Complexity of Activity Patterns in a Bio-Inspired Hopfield-Type Network in Different Topologies
- URL: http://arxiv.org/abs/2509.18758v1
- Date: Tue, 23 Sep 2025 07:53:27 GMT
- Title: Complexity of Activity Patterns in a Bio-Inspired Hopfield-Type Network in Different Topologies
- Authors: Marco Cafiso, Paolo Paradisi,
- Abstract summary: We present a temporal complexity (TC) analysis of a biologically-inspired Hopfield-type neural network model.<n>Our investigation into temporal complexity characteristics uncovered that seemingly distinct dynamical patterns exhibit similar temporal complexity behaviors.<n> Notably, most of the complex dynamical profiles were consistently observed in scale-free network configurations.
- Score: 0.0
- License: http://creativecommons.org/licenses/by-nc-nd/4.0/
- Abstract: Neural network models capable of storing memory have been extensively studied in computer science and computational neuroscience.
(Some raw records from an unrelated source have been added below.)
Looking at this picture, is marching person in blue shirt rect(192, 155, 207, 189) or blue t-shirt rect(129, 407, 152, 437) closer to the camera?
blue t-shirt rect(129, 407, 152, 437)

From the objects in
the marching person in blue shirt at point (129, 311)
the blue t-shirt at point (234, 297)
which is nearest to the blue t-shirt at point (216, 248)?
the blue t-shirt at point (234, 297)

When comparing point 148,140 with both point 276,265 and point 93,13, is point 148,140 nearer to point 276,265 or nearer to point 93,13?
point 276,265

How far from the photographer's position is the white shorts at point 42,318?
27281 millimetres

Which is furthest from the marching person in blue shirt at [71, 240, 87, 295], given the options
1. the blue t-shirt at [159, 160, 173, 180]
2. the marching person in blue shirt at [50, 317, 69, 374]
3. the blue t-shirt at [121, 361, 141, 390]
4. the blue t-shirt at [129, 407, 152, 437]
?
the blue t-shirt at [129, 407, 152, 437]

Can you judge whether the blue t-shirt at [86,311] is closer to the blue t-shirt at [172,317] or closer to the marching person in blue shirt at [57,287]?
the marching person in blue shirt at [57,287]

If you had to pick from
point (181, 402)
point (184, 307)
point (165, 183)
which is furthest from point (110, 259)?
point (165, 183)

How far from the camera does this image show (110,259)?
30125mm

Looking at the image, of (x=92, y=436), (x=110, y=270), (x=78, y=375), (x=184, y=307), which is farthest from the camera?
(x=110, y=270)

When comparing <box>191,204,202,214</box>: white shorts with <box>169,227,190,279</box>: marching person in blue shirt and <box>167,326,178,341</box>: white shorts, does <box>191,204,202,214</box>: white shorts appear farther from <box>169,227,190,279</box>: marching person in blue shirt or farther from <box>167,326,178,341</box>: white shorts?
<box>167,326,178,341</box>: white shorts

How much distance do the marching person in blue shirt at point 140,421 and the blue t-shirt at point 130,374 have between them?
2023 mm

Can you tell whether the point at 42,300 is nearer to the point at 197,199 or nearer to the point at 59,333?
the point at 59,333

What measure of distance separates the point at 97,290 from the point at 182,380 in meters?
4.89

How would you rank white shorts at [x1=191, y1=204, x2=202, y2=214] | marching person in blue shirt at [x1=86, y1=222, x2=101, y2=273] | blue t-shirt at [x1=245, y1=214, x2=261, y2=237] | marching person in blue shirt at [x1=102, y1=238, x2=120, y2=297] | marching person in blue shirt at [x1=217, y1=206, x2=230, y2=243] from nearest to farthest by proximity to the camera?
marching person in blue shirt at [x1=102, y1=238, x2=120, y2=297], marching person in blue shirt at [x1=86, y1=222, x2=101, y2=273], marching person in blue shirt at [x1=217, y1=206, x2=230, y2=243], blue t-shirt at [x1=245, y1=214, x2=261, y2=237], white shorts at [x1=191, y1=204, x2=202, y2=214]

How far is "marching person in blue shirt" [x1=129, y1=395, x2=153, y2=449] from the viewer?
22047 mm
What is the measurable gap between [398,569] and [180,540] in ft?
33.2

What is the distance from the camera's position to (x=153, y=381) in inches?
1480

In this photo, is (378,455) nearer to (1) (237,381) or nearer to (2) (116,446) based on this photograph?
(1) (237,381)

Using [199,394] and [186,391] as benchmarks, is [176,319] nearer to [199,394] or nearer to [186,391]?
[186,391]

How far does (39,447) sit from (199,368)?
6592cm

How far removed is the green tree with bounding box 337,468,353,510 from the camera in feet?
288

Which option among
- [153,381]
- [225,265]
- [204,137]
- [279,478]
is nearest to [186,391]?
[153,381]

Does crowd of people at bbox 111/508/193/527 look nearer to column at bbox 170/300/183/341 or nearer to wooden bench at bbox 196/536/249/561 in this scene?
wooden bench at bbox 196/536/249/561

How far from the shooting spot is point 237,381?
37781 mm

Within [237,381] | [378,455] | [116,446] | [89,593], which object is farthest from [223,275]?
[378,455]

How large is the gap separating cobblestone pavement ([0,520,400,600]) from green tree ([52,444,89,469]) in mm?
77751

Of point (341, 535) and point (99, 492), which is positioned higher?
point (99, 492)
The Hopfield network is a prototypical example of a model designed for associative, or content-addressable, memory and has been analyzed in many forms. Further, ideas and methods from complex network theory have been incorporated into artificial neural networks and learning, emphasizing their structural properties. Nevertheless, the temporal dynamics also play a vital role in biological neural networks, whose temporal structure is a crucial feature to examine. Biological neural networks display complex intermittency and, thus, can be studied through the lens of the temporal complexity (TC) theory. The TC approach look at the metastability of self-organized states, characterized by a power-law decay in the inter-event time distribution and in the total activity distribution or a scaling behavior in the corresponding event-driven diffusion processes. In this study, we present a temporal complexity (TC) analysis of a biologically-inspired Hopfield-type neural network model. We conducted a comparative assessment between scale-free and random network topologies, with particular emphasis on their global activation patterns. Our parametric analysis revealed comparable dynamical behaviors across both neural network architectures. Furthermore, our investigation into temporal complexity characteristics uncovered that seemingly distinct dynamical patterns exhibit similar temporal complexity behaviors. In particular, similar power-law decay in the activity distribution and similar complexity levels are observed in both topologies, but with a much reduced noise in the scale-free topology. Notably, most of the complex dynamical profiles were consistently observed in scale-free network configurations, thus confirming the crucial role of hubs in neural network dynamics.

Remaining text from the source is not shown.